Presentation by Kate Mertes at the Fall 2015 Meeting
By Roseann Biederman
The guest speaker at our fall meeting was award-winning indexer and author Kate Mertes. In her morning presentation, “On Aboutness,” Kate discussed the importance of establishing a clear vision of a book’s conceptual focus—or “aboutness”—before beginning the indexing process.
Getting a handle on aboutness helps indexers in two ways, according to Kate. First, it affects our indexing efficiency: When we understand a book’s structure from the start, we avoid time- wasters such as tweaking existing entries and adding additional entries to an almost-finished index. Second, it vastly improves the quality of the index, since it ensures that the index structure reflects the relative importance of the concepts in the book.
Understanding aboutness starts with identifying its metatopic, or main theme, along with four additional topic types that may or may not relate to the main topic. Kate identified the essential characteristics of each type (with a particular focus on the metatopic), and provided some exercises to help attendees identify them in a text.
1. The Metatopic
Since the metatopic is the overall argument of the text, it should be the starting point for building an index. Figuring out what the metatopic actually is can be tricky. While the book title sometimes reflects the metatopic, it can just as often be irrelevant or even misleading. The book may also contain multiple metatopics (e.g., a multi-author text), leading to further confusion. Kate provided a couple of techniques for identifying the metatopic:
Kate believes that the metatopic should be indexed if the publisher allows it. While indexing textbooks have generally advised against indexing the metatopic, she finds that readers actually do look up the metatopic (i.e., “whales” in a book about whales), and they are confused when it’s not there. In her own indexes, Kate includes a metatopic entry that functions as a directory to the next tier of related objects. She uses undifferentiated locators after the main heading to point to general overview information (rather than including an “about” or “overview” subentry), and includes subheadings that often point to a chapter range. Finally, she includes a note after the main heading that instructs users to look up the subheadings for breakdowns.

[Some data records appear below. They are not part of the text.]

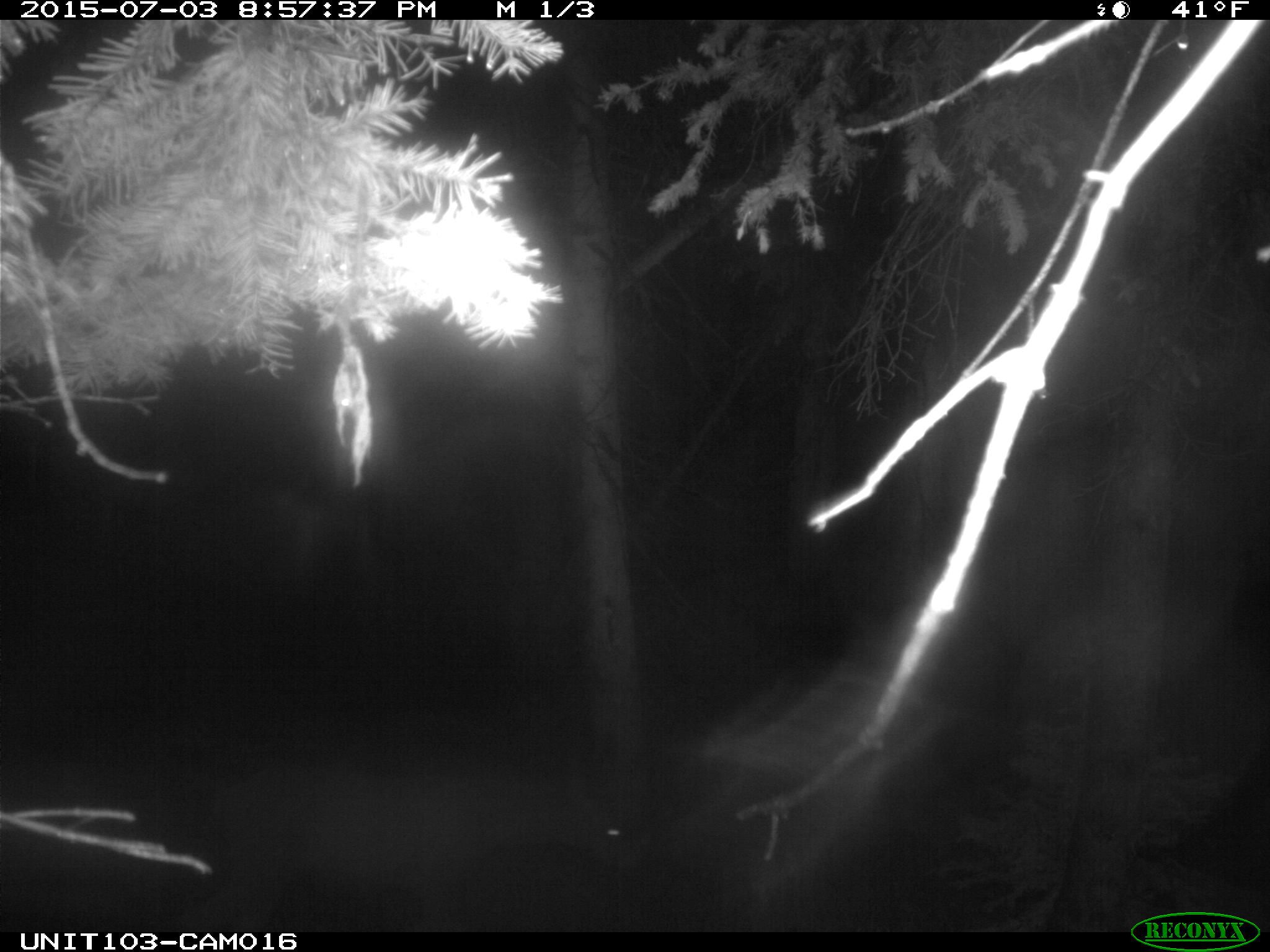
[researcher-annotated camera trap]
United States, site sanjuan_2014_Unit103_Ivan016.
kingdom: Animalia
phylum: Chordata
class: Mammalia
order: Artiodactyla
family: Cervidae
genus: Odocoileus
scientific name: Odocoileus hemionus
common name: mule deer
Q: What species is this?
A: Odocoileus hemionus (mule deer).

Kate defines these as the “basic, fundamental, or original concepts upon which the metatopic is based. She derived the term from the German prefix –ur (“original”), and from the name of the city in Mesopotamia which is said to be the origin of Abraham, the biblical source of civilization. This etymology helps us grasp the Ur-topic’s function as a classifier. According to Kate, “Every book has an Ur-topic; it’s how a librarian would shelve it.”
Ur-topics can be too general and can thus fool indexers, making it difficult to build a structure for the index. “If an index is growing and growing, you’re indexing with the Ur-topic and it’s time to redirect,” says Kate.
An example of this might be a book whose metatopic is “Buddhism in ninth century Vietnam” and whose Ur-topic would be “religion.” Indexing anything more than perhaps a general definition of religion here, and cross-references to other specific religions and denominations, could end up with a huge and relatively useless array.
Participants honed their skills at distinguishing between the metatopic and Ur-topic by identifying the Ur-topics in the books they used for the metatopic exercise.
3. Chapter topics
As the name suggests, these are the subjects of the book’s individual chapters with regard to how they fit into the argument of the metatopic. Kate noted that the first chapter is generally about the metatopic and establishes general information about the book, and can thus be a useful tool for establishing aboutness.
Kate provided an exercise for determining how each chapter topic relates to the main topic, which she recommends completing early in the indexing process. Using the table of contents from a theology book she indexed, she demonstrated how to create chapter topic entries and cross-references. If the actual chapter titles provide a definite link to the subject matter, she says, they can be used as headings. If the chapter titles are cutesy, discursive, or otherwise misleading, the indexer will need to change the terminology and/or phrasing to create useful headings.
Kate categorizes these as topics to which the book regularly returns and which are germane to the metatopic, but which are not given their own chapter treatment. Although microtopics aren’t directly related to the metatopic, they are nevertheless important leitmotifs that recur constantly in the book. Since readers will remember and search for them, microtopics should always be included in the index.
This final topic category comprises concepts which are randomly or repeatedly mentioned in the text but which are not central to the text’s overall argument. “Most books have them,” says Kate, “and it’s easy to create extraneous entries from them if you aren’t focused on the metatopic.” She advises against “daisy picking” non-topics, but says that a rare (or even bizarre) story or case related to the main topic should be indexed because readers will look for it.
“It’s hard to analyze the metatopic and work out the conceptual focus of a book, but that’s our job as indexers,” says Kate. Evaluating topics according to this hierarchy of categories can help us identify the metatopic, follow it through the text, and build a truly useful index.